• Data
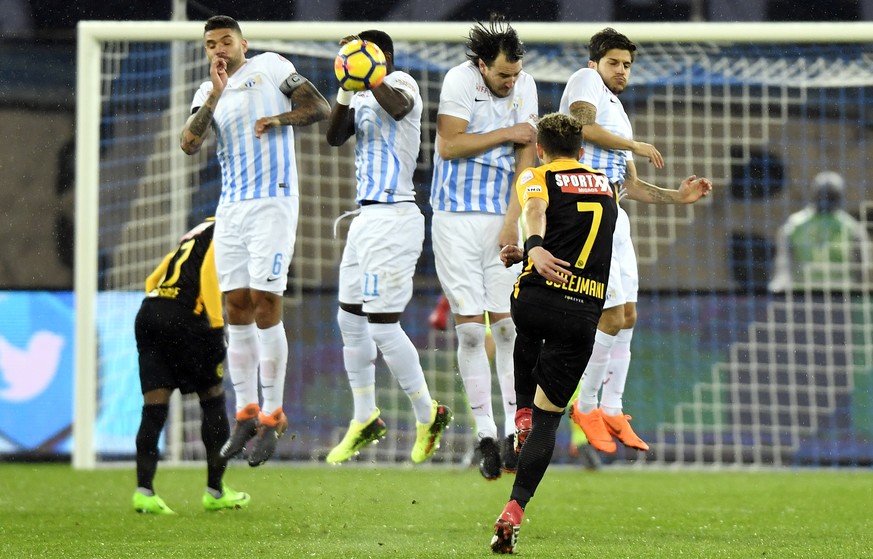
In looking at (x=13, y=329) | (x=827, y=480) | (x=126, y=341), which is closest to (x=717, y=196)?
(x=827, y=480)

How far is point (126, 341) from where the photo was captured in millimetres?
13250

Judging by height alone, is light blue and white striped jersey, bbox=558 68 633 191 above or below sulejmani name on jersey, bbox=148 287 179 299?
above

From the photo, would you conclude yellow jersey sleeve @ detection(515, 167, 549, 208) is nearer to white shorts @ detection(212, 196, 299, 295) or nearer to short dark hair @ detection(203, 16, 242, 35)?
white shorts @ detection(212, 196, 299, 295)

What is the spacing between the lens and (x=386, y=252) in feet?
27.8

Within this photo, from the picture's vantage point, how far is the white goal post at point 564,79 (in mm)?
10742

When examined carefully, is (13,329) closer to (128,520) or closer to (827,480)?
(128,520)

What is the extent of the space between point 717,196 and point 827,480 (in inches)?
152

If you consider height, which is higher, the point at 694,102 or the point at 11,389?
the point at 694,102

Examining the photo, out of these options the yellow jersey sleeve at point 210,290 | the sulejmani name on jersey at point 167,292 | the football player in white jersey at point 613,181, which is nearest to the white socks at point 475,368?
the football player in white jersey at point 613,181

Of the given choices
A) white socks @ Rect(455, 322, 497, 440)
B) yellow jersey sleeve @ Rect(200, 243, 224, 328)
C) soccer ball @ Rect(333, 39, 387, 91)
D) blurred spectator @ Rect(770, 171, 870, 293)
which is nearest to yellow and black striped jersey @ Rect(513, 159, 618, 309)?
soccer ball @ Rect(333, 39, 387, 91)

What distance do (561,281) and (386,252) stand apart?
73.2 inches

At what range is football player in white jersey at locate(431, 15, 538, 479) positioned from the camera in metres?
8.34

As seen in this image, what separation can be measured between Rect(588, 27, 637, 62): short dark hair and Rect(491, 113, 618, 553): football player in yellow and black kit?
1.49m

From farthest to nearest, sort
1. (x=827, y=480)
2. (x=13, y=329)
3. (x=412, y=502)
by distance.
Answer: (x=13, y=329), (x=827, y=480), (x=412, y=502)
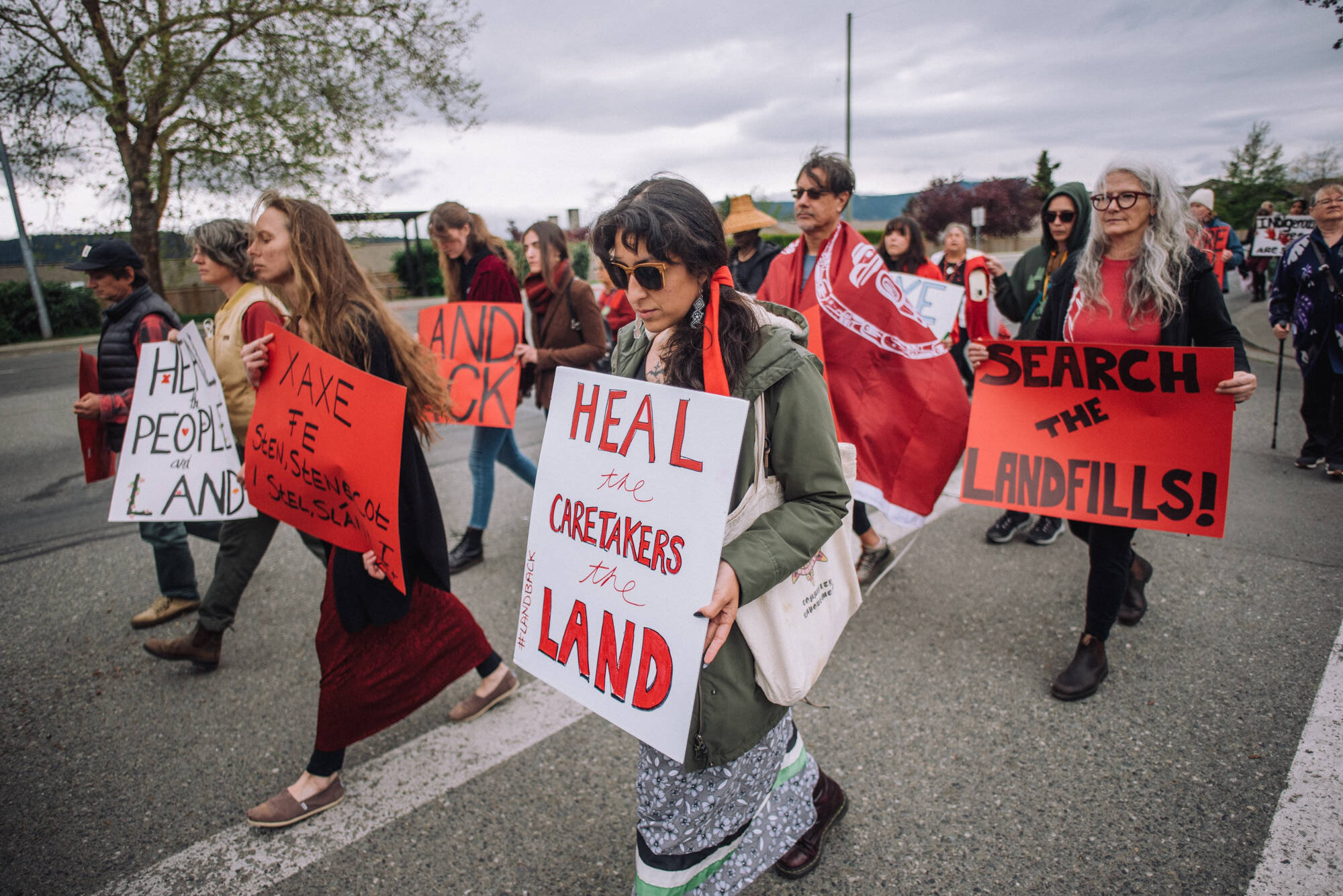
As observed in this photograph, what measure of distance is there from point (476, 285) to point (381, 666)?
8.13 feet

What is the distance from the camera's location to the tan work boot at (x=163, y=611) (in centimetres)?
364

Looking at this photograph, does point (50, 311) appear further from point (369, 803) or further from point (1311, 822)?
point (1311, 822)

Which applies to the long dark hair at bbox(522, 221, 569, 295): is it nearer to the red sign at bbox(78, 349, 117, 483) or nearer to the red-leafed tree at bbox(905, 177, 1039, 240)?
the red sign at bbox(78, 349, 117, 483)

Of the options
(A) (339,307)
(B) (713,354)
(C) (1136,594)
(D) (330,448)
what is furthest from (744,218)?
(B) (713,354)

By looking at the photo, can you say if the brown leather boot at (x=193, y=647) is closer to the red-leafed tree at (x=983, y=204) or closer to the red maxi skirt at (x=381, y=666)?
the red maxi skirt at (x=381, y=666)

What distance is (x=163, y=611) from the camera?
3.68 meters

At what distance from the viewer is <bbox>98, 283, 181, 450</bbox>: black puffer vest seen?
338 cm

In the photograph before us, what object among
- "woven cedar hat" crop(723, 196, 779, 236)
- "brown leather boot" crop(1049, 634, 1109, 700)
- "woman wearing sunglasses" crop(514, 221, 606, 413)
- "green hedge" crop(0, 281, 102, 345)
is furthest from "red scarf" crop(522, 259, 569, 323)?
"green hedge" crop(0, 281, 102, 345)

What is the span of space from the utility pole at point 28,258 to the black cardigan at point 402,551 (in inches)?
809

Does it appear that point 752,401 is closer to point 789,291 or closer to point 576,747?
point 576,747

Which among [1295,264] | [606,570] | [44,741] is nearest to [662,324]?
[606,570]

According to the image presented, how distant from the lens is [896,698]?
286cm

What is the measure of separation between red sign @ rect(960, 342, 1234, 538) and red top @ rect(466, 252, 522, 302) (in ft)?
8.75

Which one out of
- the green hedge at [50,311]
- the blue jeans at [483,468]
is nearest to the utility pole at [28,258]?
the green hedge at [50,311]
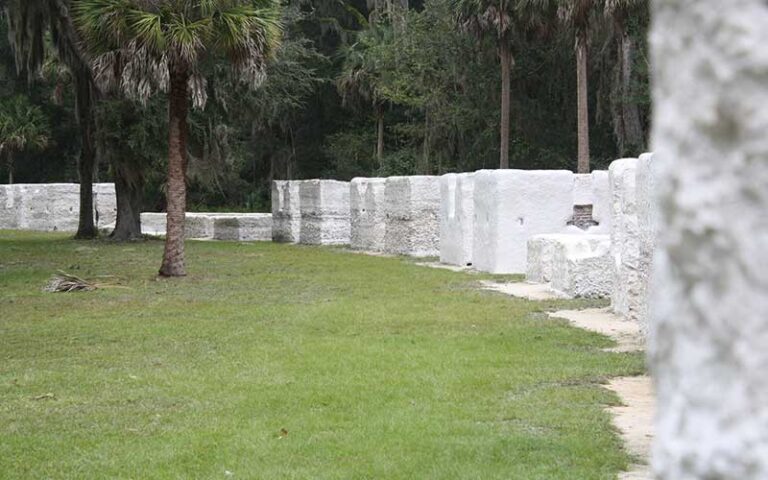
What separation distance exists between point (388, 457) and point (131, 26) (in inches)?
459

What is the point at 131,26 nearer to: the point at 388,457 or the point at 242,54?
the point at 242,54

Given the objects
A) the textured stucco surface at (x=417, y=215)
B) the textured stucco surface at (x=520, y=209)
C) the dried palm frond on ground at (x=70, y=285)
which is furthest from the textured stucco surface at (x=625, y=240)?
the textured stucco surface at (x=417, y=215)

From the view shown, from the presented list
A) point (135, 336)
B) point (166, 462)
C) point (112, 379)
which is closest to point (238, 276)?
point (135, 336)

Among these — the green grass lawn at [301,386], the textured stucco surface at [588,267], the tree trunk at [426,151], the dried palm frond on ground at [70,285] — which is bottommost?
the green grass lawn at [301,386]

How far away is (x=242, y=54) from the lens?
55.8ft

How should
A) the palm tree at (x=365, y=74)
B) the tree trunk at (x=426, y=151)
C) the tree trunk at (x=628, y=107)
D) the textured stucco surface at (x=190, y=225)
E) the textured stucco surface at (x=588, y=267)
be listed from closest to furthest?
1. the textured stucco surface at (x=588, y=267)
2. the tree trunk at (x=628, y=107)
3. the textured stucco surface at (x=190, y=225)
4. the tree trunk at (x=426, y=151)
5. the palm tree at (x=365, y=74)

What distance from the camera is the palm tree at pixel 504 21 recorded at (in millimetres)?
30359

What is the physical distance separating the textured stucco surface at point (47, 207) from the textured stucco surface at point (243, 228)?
16.4 feet

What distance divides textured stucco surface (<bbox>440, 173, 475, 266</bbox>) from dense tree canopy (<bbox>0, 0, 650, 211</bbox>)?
607cm

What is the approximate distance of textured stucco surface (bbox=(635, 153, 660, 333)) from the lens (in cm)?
1054

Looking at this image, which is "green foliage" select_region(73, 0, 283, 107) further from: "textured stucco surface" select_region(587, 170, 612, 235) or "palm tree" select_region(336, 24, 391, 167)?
"palm tree" select_region(336, 24, 391, 167)

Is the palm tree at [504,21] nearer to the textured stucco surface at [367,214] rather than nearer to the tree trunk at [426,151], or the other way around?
the textured stucco surface at [367,214]

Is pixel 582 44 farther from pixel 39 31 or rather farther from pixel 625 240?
pixel 625 240

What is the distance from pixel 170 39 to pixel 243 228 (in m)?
18.4
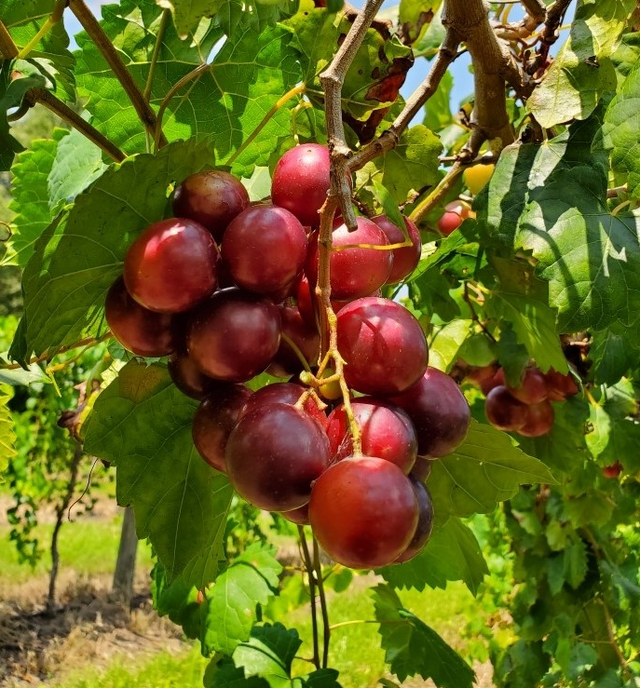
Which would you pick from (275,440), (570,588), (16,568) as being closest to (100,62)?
(275,440)

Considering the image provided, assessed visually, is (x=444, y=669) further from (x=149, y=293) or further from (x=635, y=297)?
(x=149, y=293)

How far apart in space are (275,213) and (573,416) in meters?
1.18

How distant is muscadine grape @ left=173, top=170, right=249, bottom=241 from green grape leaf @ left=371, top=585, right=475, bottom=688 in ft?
3.39

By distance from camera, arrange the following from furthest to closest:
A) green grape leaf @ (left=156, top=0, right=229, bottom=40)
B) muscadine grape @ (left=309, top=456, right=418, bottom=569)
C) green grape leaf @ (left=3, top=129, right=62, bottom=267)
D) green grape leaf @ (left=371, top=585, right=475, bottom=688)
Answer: green grape leaf @ (left=371, top=585, right=475, bottom=688), green grape leaf @ (left=3, top=129, right=62, bottom=267), green grape leaf @ (left=156, top=0, right=229, bottom=40), muscadine grape @ (left=309, top=456, right=418, bottom=569)

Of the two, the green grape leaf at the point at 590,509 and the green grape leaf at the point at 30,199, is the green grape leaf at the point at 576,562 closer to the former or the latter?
the green grape leaf at the point at 590,509

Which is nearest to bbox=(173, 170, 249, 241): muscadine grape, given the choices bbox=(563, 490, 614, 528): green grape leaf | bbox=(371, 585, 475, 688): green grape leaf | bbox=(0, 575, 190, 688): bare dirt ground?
bbox=(371, 585, 475, 688): green grape leaf

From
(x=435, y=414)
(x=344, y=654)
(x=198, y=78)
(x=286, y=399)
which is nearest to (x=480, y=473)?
(x=435, y=414)

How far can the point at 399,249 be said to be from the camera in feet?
2.15

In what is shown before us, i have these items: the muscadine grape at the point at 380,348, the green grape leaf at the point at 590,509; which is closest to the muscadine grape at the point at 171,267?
the muscadine grape at the point at 380,348

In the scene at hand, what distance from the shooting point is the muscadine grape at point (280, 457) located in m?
0.46

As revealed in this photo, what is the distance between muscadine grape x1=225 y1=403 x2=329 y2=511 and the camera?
0.46 metres

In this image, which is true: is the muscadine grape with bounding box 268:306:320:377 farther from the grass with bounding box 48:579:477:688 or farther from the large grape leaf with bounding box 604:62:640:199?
the grass with bounding box 48:579:477:688

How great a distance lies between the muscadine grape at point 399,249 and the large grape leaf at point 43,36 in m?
0.36

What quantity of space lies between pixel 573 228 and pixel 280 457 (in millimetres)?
413
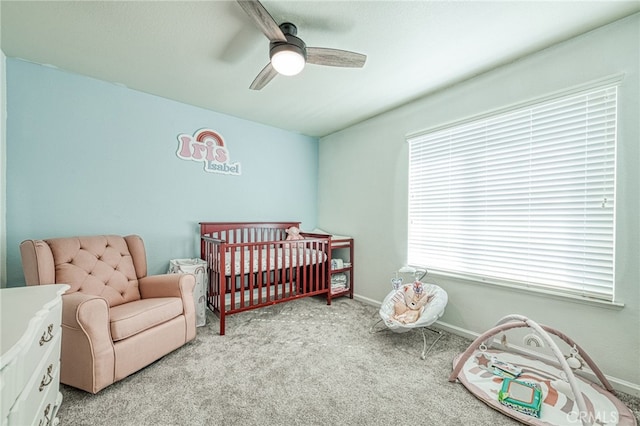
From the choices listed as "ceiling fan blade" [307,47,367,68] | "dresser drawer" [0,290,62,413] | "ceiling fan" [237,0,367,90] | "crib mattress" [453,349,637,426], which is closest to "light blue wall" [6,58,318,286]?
"dresser drawer" [0,290,62,413]

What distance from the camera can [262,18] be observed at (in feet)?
4.65

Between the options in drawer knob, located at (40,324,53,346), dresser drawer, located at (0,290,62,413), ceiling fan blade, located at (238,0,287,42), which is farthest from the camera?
ceiling fan blade, located at (238,0,287,42)

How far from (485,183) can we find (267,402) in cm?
243

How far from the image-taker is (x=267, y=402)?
1550 mm

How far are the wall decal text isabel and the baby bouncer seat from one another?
97.6 inches

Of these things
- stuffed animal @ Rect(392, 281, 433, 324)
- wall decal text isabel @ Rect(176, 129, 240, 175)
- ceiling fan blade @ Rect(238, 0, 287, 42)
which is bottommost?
stuffed animal @ Rect(392, 281, 433, 324)

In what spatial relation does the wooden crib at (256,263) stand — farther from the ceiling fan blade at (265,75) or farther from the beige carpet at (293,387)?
the ceiling fan blade at (265,75)

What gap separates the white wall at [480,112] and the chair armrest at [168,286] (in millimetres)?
2127

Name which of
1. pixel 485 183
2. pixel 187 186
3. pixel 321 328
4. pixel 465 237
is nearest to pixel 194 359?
pixel 321 328

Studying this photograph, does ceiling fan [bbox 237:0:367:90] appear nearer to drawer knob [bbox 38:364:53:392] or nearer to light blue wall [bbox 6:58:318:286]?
light blue wall [bbox 6:58:318:286]

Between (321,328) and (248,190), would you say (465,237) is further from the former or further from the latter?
(248,190)

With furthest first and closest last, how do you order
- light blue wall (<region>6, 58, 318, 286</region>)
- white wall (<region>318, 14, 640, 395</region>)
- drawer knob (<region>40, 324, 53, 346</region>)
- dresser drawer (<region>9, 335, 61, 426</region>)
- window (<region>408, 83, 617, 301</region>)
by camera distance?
light blue wall (<region>6, 58, 318, 286</region>), window (<region>408, 83, 617, 301</region>), white wall (<region>318, 14, 640, 395</region>), drawer knob (<region>40, 324, 53, 346</region>), dresser drawer (<region>9, 335, 61, 426</region>)

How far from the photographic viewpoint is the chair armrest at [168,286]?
6.98 feet

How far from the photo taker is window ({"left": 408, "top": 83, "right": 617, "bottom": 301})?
1780mm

• Given instruction
Print exactly the lines from the one with "Between (321,328) and" through the end of the data, inclusive.

• Answer to this task
Between (321,328) and (248,190), would you say (465,237) is further from the former or further from the latter?
(248,190)

With furthest first and closest last, how do you order
- light blue wall (<region>6, 58, 318, 286</region>)
- white wall (<region>318, 14, 640, 395</region>)
- drawer knob (<region>40, 324, 53, 346</region>)
- dresser drawer (<region>9, 335, 61, 426</region>)
- window (<region>408, 83, 617, 301</region>)
by camera distance?
light blue wall (<region>6, 58, 318, 286</region>), window (<region>408, 83, 617, 301</region>), white wall (<region>318, 14, 640, 395</region>), drawer knob (<region>40, 324, 53, 346</region>), dresser drawer (<region>9, 335, 61, 426</region>)

How far from the photographic viewpoint is the chair armrest at [168,286]?
6.98 feet

How far from the photo taker is window ({"left": 408, "top": 83, "right": 617, "bottom": 301})?
1780mm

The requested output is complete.